Setting up User Configuration

To run Snekmer, the user must specify parameters in a configuration file (.YAML). A template config.yaml file is included in the resources directory.

The example YAML files included are:

  • config.yaml: Configuration file for running Snekmer

  • clust.yaml: (optional) Cluster configuration file for deploying Snekmer on a high-performance computing (HPC) cluster

Parameter Descriptions for config.yaml

The base config.yaml file is required in order to run snekmer model or snekmer cluster.

Required Parameters

Parameters which are required to be specified by the user in order to use Snekmer.

Parameter

Type

Description

k

int

K-mer length

alphabet

str or int

Reduced alphabet encoding (see Alphabets for more details).

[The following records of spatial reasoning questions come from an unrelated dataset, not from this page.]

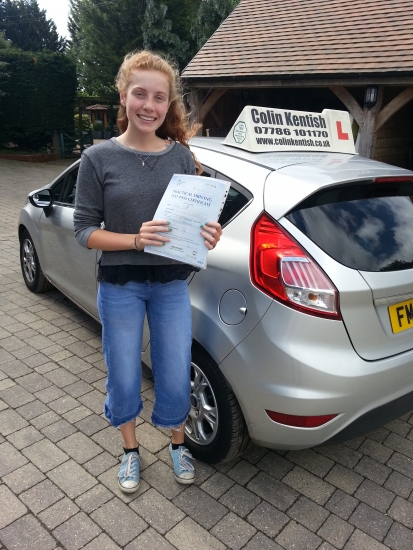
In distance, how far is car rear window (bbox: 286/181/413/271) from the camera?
199 centimetres

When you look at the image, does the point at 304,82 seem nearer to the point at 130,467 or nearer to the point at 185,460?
the point at 185,460

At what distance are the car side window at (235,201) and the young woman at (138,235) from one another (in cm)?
23

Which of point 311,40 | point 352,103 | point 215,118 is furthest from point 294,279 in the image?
point 215,118

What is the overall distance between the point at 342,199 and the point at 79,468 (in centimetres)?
187

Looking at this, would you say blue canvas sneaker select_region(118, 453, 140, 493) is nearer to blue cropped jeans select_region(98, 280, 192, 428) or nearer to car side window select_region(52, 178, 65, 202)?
blue cropped jeans select_region(98, 280, 192, 428)

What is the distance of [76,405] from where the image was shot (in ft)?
9.66

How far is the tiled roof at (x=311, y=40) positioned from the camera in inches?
312

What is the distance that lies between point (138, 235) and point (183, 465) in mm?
1241

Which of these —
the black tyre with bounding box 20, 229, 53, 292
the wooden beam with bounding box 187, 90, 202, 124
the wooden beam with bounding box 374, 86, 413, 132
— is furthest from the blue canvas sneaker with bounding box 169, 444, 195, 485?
the wooden beam with bounding box 187, 90, 202, 124

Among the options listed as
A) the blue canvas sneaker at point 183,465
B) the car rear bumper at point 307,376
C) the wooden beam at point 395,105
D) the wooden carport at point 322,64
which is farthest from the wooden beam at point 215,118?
the car rear bumper at point 307,376

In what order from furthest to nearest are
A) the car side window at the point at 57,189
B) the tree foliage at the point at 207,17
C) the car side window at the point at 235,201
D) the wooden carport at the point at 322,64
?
the tree foliage at the point at 207,17, the wooden carport at the point at 322,64, the car side window at the point at 57,189, the car side window at the point at 235,201

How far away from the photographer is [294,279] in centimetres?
190

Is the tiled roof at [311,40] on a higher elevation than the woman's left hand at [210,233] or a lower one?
higher

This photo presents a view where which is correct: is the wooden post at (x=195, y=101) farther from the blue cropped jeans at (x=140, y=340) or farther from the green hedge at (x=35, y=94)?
the blue cropped jeans at (x=140, y=340)
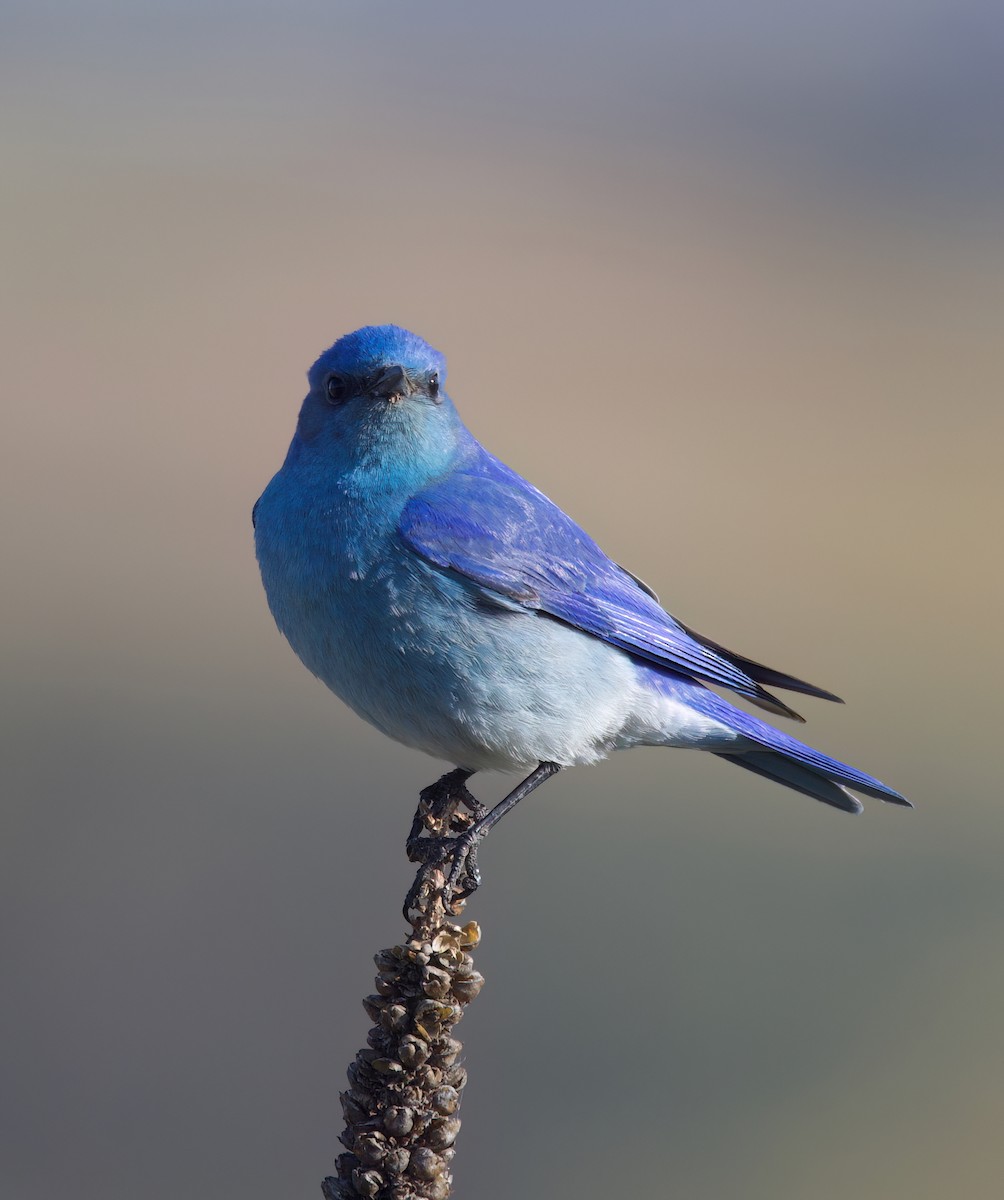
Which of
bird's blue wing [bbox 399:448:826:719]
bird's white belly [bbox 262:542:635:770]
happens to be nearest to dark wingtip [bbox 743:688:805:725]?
bird's blue wing [bbox 399:448:826:719]

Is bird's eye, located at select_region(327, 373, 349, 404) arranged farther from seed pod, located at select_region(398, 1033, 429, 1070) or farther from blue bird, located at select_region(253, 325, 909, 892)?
seed pod, located at select_region(398, 1033, 429, 1070)

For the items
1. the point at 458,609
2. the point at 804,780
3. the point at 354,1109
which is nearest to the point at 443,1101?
the point at 354,1109

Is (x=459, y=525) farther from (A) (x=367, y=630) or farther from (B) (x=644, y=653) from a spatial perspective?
(B) (x=644, y=653)

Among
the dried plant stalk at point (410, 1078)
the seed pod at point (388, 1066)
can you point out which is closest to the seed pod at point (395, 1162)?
the dried plant stalk at point (410, 1078)

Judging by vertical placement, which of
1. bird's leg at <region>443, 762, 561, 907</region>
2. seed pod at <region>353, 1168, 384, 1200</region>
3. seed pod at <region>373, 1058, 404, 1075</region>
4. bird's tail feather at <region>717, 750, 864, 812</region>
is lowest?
seed pod at <region>353, 1168, 384, 1200</region>

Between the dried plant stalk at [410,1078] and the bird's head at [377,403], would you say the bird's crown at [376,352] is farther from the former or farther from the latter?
the dried plant stalk at [410,1078]

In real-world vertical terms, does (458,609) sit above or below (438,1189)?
above

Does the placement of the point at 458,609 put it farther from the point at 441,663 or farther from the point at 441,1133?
the point at 441,1133

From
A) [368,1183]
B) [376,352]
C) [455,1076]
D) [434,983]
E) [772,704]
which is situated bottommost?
[368,1183]
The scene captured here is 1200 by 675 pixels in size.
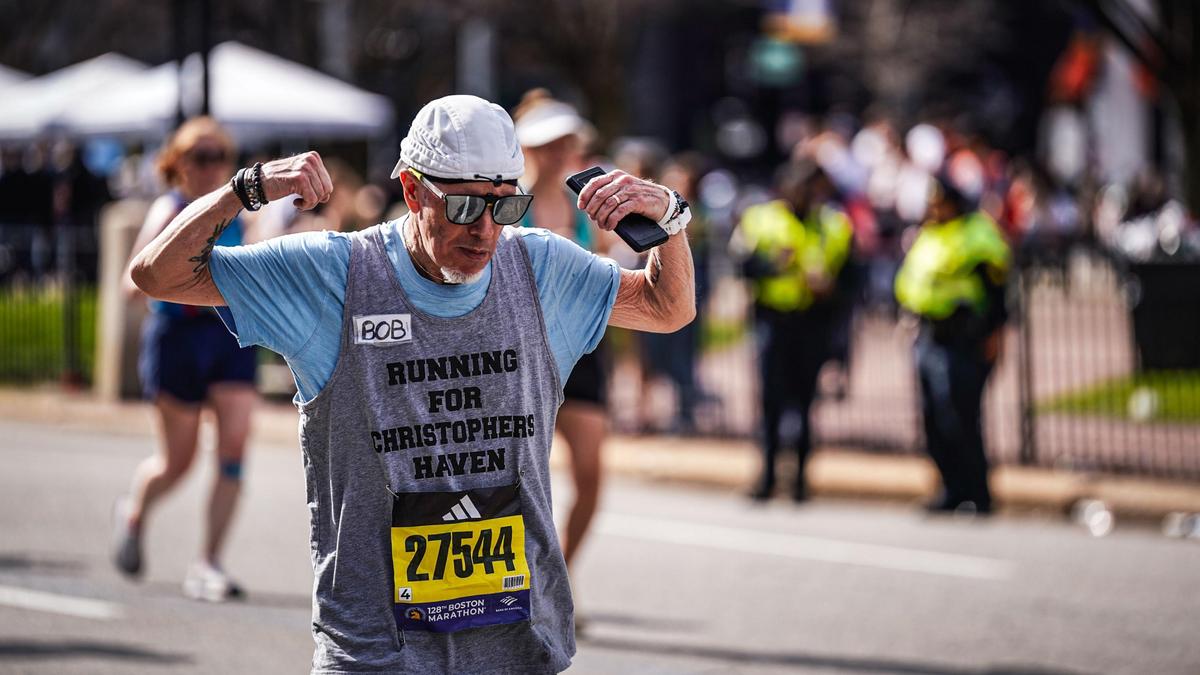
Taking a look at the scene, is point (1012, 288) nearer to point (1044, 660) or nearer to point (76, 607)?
point (1044, 660)

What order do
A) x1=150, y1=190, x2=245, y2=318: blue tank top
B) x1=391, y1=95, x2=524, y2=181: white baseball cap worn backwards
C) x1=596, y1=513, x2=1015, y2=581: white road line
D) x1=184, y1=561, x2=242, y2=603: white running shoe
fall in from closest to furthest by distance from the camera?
x1=391, y1=95, x2=524, y2=181: white baseball cap worn backwards → x1=150, y1=190, x2=245, y2=318: blue tank top → x1=184, y1=561, x2=242, y2=603: white running shoe → x1=596, y1=513, x2=1015, y2=581: white road line

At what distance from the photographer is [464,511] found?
3641 millimetres

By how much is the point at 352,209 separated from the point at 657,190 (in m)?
10.2

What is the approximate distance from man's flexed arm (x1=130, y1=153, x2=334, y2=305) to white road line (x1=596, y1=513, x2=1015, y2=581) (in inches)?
227

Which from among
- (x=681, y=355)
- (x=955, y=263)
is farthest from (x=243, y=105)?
(x=955, y=263)

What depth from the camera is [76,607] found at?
25.6ft

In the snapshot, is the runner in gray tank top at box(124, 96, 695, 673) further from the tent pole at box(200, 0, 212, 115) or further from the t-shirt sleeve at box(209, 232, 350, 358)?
the tent pole at box(200, 0, 212, 115)

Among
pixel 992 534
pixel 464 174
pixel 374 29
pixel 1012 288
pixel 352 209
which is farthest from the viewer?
pixel 374 29

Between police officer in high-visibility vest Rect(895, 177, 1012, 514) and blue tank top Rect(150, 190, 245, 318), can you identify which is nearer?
blue tank top Rect(150, 190, 245, 318)

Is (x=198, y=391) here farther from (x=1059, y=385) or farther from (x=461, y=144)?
(x=1059, y=385)

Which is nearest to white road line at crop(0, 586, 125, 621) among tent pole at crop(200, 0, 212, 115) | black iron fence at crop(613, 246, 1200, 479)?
tent pole at crop(200, 0, 212, 115)

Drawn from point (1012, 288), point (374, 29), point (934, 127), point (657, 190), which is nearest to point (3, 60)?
point (374, 29)

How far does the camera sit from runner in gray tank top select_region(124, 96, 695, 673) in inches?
140

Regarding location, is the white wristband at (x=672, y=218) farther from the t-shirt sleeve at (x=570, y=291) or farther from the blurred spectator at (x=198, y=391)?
the blurred spectator at (x=198, y=391)
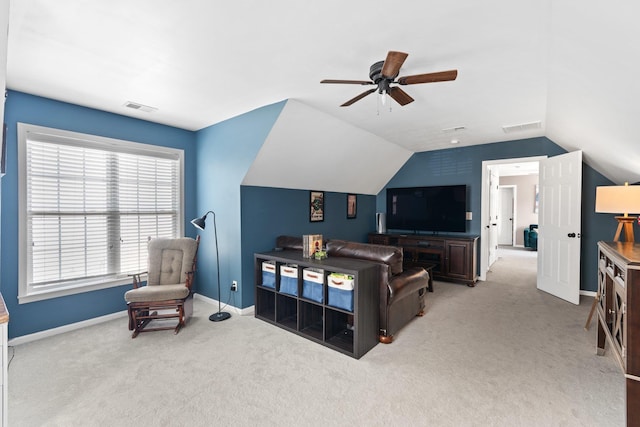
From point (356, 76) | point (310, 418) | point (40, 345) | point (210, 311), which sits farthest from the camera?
point (210, 311)

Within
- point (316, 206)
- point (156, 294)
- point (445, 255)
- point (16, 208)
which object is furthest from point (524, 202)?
point (16, 208)

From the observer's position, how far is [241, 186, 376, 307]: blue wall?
12.2 ft

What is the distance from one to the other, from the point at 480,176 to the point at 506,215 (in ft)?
18.2

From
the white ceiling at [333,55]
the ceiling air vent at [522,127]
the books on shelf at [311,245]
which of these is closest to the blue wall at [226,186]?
the white ceiling at [333,55]

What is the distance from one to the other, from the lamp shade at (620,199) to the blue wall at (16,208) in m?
5.30

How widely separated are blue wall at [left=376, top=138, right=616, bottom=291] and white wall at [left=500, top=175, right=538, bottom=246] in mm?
5258

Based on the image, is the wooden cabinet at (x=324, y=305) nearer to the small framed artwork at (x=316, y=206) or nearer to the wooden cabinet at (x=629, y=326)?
the small framed artwork at (x=316, y=206)

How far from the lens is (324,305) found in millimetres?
2811

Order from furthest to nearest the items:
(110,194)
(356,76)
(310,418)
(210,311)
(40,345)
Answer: (210,311)
(110,194)
(40,345)
(356,76)
(310,418)

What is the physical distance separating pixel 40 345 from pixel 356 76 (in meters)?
4.01

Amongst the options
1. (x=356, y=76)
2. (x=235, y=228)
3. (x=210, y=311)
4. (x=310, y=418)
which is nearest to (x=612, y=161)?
(x=356, y=76)

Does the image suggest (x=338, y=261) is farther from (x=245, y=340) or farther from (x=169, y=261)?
(x=169, y=261)

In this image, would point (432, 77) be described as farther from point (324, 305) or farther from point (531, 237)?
point (531, 237)

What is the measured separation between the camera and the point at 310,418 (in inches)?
72.5
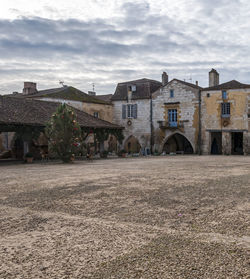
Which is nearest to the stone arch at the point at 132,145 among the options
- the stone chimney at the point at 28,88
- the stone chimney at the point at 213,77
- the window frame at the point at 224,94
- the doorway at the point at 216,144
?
the doorway at the point at 216,144

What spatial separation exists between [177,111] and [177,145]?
4.52m

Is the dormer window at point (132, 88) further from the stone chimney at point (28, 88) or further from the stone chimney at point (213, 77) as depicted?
the stone chimney at point (28, 88)

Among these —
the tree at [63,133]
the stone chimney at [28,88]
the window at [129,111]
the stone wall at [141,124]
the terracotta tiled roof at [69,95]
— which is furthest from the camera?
the stone chimney at [28,88]

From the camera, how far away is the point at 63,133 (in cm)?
1803

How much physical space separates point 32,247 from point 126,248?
1.24m

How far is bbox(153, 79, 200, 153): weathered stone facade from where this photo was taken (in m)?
28.2

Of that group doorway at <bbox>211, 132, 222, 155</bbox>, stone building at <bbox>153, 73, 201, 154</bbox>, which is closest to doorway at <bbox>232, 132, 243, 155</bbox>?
doorway at <bbox>211, 132, 222, 155</bbox>

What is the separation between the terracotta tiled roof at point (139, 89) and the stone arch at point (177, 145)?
4.55 metres

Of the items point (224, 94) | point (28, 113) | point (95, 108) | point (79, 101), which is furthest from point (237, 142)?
point (28, 113)

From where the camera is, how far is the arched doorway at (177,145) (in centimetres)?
3115

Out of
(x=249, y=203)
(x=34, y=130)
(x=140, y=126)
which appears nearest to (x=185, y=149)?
(x=140, y=126)

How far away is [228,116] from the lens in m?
26.5

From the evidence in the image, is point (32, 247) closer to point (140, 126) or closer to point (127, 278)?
point (127, 278)

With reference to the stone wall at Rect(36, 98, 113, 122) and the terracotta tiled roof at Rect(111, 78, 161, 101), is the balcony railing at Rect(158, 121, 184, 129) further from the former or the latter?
the stone wall at Rect(36, 98, 113, 122)
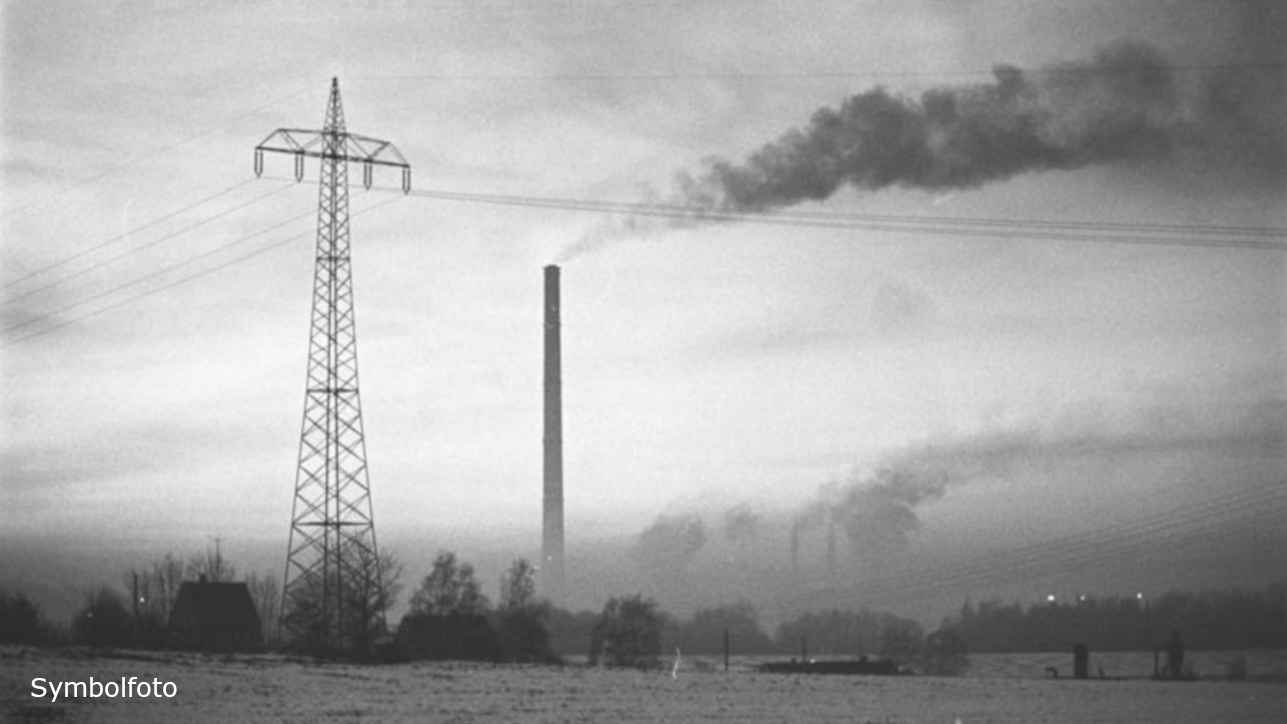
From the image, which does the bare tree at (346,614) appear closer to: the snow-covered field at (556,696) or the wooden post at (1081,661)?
the snow-covered field at (556,696)

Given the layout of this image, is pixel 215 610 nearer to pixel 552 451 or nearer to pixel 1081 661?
pixel 552 451

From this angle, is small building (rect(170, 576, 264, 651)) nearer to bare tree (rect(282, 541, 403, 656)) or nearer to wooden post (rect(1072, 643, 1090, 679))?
bare tree (rect(282, 541, 403, 656))

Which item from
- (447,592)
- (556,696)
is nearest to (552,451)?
(447,592)

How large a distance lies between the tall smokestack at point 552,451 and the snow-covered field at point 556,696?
46.4 meters

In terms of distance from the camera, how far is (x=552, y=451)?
9894 centimetres

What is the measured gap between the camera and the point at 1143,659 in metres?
102

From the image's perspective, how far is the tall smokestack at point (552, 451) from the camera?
315ft

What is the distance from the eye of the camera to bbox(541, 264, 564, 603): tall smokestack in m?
95.9

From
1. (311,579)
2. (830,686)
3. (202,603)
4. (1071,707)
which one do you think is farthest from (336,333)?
(202,603)

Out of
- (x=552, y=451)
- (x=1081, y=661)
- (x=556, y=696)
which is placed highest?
(x=552, y=451)

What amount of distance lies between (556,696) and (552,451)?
60.5m

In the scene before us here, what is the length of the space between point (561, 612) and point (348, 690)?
76.1 meters

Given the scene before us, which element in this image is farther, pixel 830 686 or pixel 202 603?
pixel 202 603

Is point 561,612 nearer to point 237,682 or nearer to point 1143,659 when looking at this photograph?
point 1143,659
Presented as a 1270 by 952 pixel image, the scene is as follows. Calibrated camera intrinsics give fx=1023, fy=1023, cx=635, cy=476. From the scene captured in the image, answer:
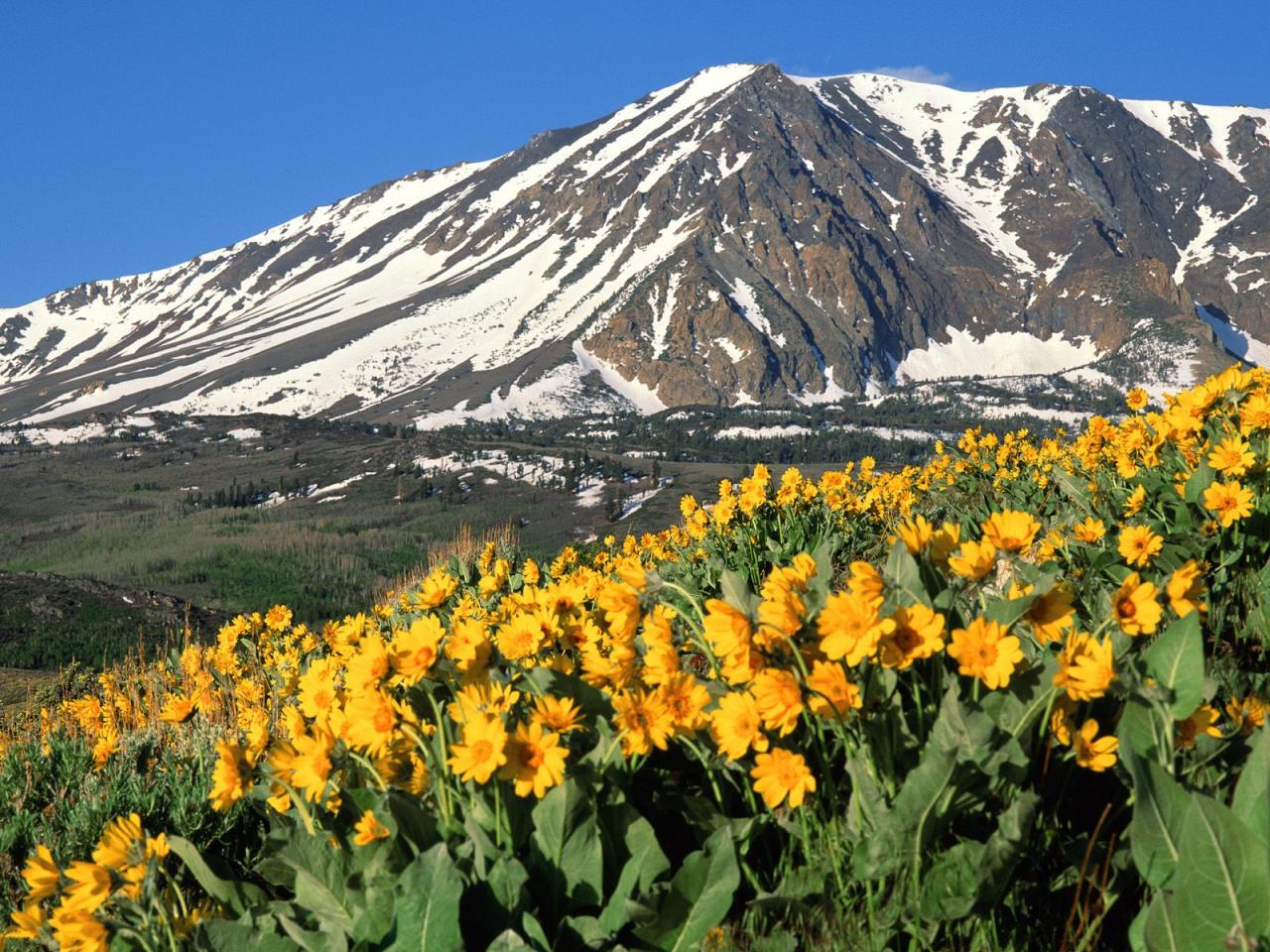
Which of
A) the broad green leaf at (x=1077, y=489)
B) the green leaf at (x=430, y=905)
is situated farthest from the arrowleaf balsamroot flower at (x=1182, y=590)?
the broad green leaf at (x=1077, y=489)

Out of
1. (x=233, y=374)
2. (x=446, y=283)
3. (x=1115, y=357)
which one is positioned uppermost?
(x=446, y=283)

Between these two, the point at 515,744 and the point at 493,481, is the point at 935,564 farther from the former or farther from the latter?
the point at 493,481

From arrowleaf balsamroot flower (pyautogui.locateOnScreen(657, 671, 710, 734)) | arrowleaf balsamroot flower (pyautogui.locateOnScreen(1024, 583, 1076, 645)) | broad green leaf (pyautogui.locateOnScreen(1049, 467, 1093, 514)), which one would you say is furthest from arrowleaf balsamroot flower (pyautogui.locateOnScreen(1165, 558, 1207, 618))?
broad green leaf (pyautogui.locateOnScreen(1049, 467, 1093, 514))

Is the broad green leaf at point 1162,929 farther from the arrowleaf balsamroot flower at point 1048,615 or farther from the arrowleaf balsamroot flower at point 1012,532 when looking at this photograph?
the arrowleaf balsamroot flower at point 1012,532

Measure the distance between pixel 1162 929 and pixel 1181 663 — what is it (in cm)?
48

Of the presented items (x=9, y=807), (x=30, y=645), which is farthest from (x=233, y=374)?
(x=9, y=807)

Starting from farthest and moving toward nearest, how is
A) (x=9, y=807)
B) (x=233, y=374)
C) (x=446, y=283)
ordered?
(x=446, y=283) < (x=233, y=374) < (x=9, y=807)

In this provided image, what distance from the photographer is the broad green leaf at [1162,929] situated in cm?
Answer: 151

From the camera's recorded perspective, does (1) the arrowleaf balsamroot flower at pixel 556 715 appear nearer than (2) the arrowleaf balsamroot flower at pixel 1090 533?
Yes

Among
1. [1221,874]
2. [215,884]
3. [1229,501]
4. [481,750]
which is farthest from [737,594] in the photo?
[1229,501]

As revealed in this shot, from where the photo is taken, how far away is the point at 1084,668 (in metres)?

Alphabets may be specified by numbers 0-5 or by their names.

Input/Output Parameters

General parameters related to input and output sequences and/or files.

Parameter

Type

Description

input_file_exts

list

File extensions to be considered as valid for input sequence files

input_file_regex

str or None

Regular expression for parsing family/annotation identifiers from filenames

nested_output

bool

If True, saves files into nested directory structure, i.e. {save_dir}/{alphabet}/{k}

Score Parameters

General parameters related to how Snekmer calculates family scores for k-mers.

Parameter

Type

Description

scaler_kwargs

dict

Keyword arguments to pass to k-mer scaler object

labels

str or None

If None, uses default kmer set for scaler. Otherwise, uses the ones specified

lname

str or None

Label name (e.g. "family")

Model Parameters

General parameters related to Snekmer’s model mode (snekmer model), wherein supervised models are trained via the workflow.

Parameter

Type

Description

cv

int

Number of cross-validation folds for model evaluation

random_state

int or None

Random state for model evaluation

Cluster Parameters

General parameters related to Snekmer’s cluster mode (snekmer cluster), wherein unsupervised clusters are produced via the workflow.

Parameter

Type

Description

method

str

Clustering method (options: "kmeans", "agglomerative", "correlation", "density", "birch", "optics", or "hdbscan")

params

dict

Parameters to pass to the clustering algorithm

cluster_plots

bool

If True, generates plots illustrating clustering results

min_rep

int or None

Threshold for the minimum number of repetitions of a kmer within a set. Kmers that do not meet this threshold are discarded.

max_rep

int or None

Threshold for the maximum number of repetitions of a kmer within a set. Kmers that do not meet this threshold are discarded.

save_matrix

bool

If True, saves distance matrices (BSF). Not recommended for large datasets.

dist_thresh

int

Distance threshold for BSF matrix

Parameter Descriptions for clust.yaml

See SLURM documentation for more information on cluster parameters.